Cyrano’s rocket launch was the effect of an elaborate practical joke, one that has worked entirely too well. And the skin lotion he had coincidentally applied has drawn him Moonwards. Cyrano doesn’t know about transatmospheric descents, but he foresees that his will be very bumpy and that he will need all the good luck he can get. Now he is about to realize the dream of every science-fiction space traveler: adventure on a strange new world.

This episode is completely different from the ones that precede it. Cyrano will show that his voyage to the Moon has been well worth the peril.

After falling for a very long time, as I surmise after the fact (I was falling so fast that I must have lost track), all I can remember is that I found myself under a tree. I was entangled in three or four rather large branches I had broken in my fall. An apple had squashed against my face and made it all wet with its juice.

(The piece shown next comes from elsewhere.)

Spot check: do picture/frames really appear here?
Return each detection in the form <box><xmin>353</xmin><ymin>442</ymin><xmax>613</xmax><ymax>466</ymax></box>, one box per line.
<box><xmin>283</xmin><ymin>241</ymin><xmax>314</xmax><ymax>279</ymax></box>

Fortunately, as you will soon learn, this place was the Garden of Eden, and the tree I had fallen into was none other than the Tree of Life. You would be quite right to think I would have been killed a thousand times over but for this miraculous good fortune. Since then I have often thought about the common belief that falling from a great height would cause one to suffocate before hitting the ground. I have concluded from my experience that the belief is wrong. Either that or the energizing juice of the fruit had dripped into my mouth and recalled my soul — which had not yet wandered very far away — back to my corpse, which was still warm and ready for life.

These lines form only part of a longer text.